Washington – At one minute past midnight on Friday the United States imposed tariffs on 34 billion dollars’ worth of Chinese goods. China promptly responded with matching tariffs on U.S. goods.
“This wrong action of the U.S. is in blatant violation of the rules of the World Trade Organization. It will disturb the global trade order, cause turbulence on the global market, and hamper world economic recovery,” said Lu Kang, spokesman for the Chinese Foreign Ministry.
Beijing has repeatedly condemned protectionism while vowing to respond forcefully to U.S. tariffs. Beijing has filed a complaint over the U.S. tariffs with the World Trade Organization.
“When China is unfairly treated in terms of its legitimate rights and interests, it is completely justified for us to take necessary countermeasures. As a Commerce Ministry spokesman announced earlier today, we will report relevant situation to the WTO in a timely manner. We are determined to work with other countries in the world to protect free trade and multilateral trade system,” said Lu.

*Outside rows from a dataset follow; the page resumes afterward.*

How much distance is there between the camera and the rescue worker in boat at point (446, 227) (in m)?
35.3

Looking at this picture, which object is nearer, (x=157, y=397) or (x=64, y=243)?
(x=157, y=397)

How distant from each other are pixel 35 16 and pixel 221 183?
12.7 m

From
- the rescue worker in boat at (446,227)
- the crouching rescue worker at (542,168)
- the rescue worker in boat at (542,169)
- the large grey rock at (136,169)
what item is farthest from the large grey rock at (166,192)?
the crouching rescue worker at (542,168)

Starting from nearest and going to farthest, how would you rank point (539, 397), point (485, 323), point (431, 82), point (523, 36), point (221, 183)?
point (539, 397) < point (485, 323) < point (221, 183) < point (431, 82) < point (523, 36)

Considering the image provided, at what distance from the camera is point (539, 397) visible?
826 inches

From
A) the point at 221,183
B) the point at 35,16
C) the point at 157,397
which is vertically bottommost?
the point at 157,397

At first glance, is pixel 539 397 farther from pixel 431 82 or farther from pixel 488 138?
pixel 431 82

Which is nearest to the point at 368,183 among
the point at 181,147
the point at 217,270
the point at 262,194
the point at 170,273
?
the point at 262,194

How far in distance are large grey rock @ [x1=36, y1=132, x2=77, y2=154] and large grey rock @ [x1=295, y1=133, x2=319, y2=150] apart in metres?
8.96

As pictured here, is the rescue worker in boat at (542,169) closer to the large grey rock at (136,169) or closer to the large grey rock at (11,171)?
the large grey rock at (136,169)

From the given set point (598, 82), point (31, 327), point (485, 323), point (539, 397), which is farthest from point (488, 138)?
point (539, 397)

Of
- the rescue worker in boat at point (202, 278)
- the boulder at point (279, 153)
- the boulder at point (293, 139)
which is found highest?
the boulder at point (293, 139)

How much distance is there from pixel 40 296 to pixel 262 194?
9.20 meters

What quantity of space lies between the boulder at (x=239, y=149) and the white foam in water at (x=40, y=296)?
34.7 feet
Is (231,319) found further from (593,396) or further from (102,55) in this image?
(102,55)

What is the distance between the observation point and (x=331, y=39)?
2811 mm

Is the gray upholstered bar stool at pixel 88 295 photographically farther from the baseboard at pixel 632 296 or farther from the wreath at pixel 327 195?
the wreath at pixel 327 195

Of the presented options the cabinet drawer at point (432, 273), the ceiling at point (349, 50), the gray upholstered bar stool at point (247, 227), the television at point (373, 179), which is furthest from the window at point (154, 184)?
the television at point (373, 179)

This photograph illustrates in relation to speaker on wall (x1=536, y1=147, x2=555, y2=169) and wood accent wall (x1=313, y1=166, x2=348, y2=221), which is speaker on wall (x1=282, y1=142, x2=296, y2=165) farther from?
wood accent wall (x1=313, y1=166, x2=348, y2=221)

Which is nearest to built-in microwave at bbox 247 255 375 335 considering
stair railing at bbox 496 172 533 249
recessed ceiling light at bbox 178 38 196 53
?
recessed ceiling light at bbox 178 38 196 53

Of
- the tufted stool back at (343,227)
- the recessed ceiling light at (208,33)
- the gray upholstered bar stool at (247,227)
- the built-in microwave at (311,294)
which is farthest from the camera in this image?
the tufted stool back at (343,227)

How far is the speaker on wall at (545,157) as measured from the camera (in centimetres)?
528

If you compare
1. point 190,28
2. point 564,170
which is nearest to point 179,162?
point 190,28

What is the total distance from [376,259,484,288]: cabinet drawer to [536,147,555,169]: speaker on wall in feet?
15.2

The U.S. tariffs avoid direct consumer goods and instead apply to items like manufacturing equipment, pumps, turbines and electrical components.
The Chinese tariffs hit items including soybeans, aircraft, cars and computer chips. They will have their biggest impact in the industrial Midwest and other agricultural regions in the U.S.—places where U.S. President Donald Trump has strong political support.
Speaking at a campaign style rally in the U.S. state of Montana hours before the tariffs took effect, President Trump defended the tariffs.
“I respect China, and I respect President Xi. But they’ve been killing us…. Then you want to do something about it and you get attacked. Oh that’s not nice. That’s not free trade. The war was lost on trade many years ago. You know when they’re saying, not a free trader, I said no. The war was lost, but now we’re going to win it and because we have all the cards,” Trump said.
U.S. Senator and former Vice Presidential candidate Tim Kaine, tweeted “Who is the war against? American farmers and workers.”
That sentiment is echoing throughout the U.S. business community. American companies – large and small – say a trade war will drive up consumer prices, cost U.S. jobs and make American companies less competitive.